Lepore is critical of the way people tend to see disruption lurking everywhere. But, there are two reasons why disruption has become a part of our everyday lexicon. The first is that the internet has been a trigger for disruption in different industries and product categories. Particularly where the product itself is digitisable (books, movies, photos, music, etc.), the internet has clearly acted as a force for disruption. The second is related to cost and reach. The focus on reaching out to price-sensitive “unserved” or “under-served” markets (the so-called “bottom of the pyramid”) has led to people trying to discover ways of delivering products and services shorn of frills, and at the lowest cost possible. This has inevitably led to attempts to “disrupt” markets in the way that Christensen suggests. But, though this sounds easy, it’s not so in practice as several efforts have shown (see, for example, my earlier post on chotukool).
Tailpiece: What can we learn from this episode?

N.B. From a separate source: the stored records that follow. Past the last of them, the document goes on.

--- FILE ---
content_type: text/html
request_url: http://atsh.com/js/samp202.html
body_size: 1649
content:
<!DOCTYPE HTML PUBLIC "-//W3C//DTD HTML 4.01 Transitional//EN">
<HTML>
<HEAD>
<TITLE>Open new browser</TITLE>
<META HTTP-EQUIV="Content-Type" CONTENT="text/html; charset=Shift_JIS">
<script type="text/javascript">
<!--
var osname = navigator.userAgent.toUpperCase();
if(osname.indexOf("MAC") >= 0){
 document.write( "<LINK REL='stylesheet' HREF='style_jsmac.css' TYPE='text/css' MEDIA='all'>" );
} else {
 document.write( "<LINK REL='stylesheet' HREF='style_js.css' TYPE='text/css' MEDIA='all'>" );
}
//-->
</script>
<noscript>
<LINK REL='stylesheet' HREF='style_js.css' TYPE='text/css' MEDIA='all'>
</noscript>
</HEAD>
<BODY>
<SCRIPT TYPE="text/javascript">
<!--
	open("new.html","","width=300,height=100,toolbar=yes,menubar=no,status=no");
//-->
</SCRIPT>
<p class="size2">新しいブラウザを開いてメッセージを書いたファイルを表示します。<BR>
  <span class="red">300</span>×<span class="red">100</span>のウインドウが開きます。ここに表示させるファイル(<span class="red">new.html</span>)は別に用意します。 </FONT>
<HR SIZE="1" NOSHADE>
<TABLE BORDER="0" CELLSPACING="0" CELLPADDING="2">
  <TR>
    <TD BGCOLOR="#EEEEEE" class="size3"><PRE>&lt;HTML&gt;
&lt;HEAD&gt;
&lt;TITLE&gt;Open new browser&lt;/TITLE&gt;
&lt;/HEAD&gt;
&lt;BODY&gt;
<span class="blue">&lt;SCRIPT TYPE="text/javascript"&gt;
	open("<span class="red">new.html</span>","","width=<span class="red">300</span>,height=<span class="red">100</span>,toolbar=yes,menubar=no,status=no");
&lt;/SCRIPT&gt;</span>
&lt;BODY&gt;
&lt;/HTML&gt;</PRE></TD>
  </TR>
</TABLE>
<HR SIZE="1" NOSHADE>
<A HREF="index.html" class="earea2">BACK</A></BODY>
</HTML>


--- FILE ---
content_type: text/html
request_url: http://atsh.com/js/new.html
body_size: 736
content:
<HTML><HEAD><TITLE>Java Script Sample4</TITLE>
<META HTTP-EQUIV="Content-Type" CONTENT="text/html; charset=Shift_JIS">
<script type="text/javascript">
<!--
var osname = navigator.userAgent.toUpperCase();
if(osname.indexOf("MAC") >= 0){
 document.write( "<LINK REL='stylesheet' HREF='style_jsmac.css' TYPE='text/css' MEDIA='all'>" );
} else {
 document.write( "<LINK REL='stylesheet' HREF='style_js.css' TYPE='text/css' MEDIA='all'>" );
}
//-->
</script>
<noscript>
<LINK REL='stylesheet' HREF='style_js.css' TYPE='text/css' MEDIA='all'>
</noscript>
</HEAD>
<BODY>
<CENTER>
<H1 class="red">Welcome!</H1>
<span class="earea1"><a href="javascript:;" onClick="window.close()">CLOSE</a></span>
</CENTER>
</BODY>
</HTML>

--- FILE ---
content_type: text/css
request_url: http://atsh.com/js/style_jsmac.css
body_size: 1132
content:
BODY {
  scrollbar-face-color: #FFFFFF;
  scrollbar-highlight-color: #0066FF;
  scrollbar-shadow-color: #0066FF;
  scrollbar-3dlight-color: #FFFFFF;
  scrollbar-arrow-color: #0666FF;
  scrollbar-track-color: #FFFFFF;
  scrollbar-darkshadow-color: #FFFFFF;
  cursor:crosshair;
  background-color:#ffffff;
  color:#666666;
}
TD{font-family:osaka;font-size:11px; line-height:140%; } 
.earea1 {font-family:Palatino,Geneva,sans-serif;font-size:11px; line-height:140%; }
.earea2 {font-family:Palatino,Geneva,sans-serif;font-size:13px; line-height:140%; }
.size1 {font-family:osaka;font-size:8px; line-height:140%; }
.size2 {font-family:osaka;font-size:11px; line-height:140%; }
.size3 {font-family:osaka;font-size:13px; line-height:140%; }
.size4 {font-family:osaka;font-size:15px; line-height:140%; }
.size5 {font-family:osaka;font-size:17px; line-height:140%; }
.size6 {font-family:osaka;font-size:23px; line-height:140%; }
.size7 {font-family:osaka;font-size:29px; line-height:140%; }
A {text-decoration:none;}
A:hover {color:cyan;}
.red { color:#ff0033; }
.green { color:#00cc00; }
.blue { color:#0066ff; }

There may be a lesson for would-be management gurus from the Christensen experience. He has become an easy target because he appears to be a “one-trick pony,” known for disruptive innovation and nothing else. Contrast this with Michael Porter (5-forces framework, generic competitive strategies, competitive advantage of nations, clusters, CSR and shared value) and CK Prahalad (strategic intent, core competence, bottom of the pyramid) and you realize the difference. Both Prahalad and Porter moved on to other ideas, and such portfolio diversification made their reputations less vulnerable to sniper fire!